Fuck it. As Helma might have said.
I got up and hunted for clothes. The room really was hot. The clothes I found were made out of some very light material, pants and short-sleeved shirt.
I walked out of the bedroom and gaped at the view through a big curved window. A vast and barren landscape bathed in pumpkin light. Lightning zigzagged across the sky. Great plumes vented out of the tortured landscape outside the dome.
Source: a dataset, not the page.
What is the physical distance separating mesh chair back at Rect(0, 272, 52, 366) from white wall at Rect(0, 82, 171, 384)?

I was up high, maybe twenty stories. The domes interconnected at double levels by fully enclosed sky bridges. The view became vaguely disturbing, and I found a dial that polarized the window down to a black, non-reflective sheet. That was better, but I could still have used my favorite headshrinker.
I looked around the apartment, which consisted of four rooms: the bedroom, the small living room, the smaller kitchenette, and the smallest bathroom. I discovered nothing that looked even vaguely like a telephone. Even if I had found such a device, I wouldn’t have known how to call the doctor. And I didn’t know anybody else. I was alone.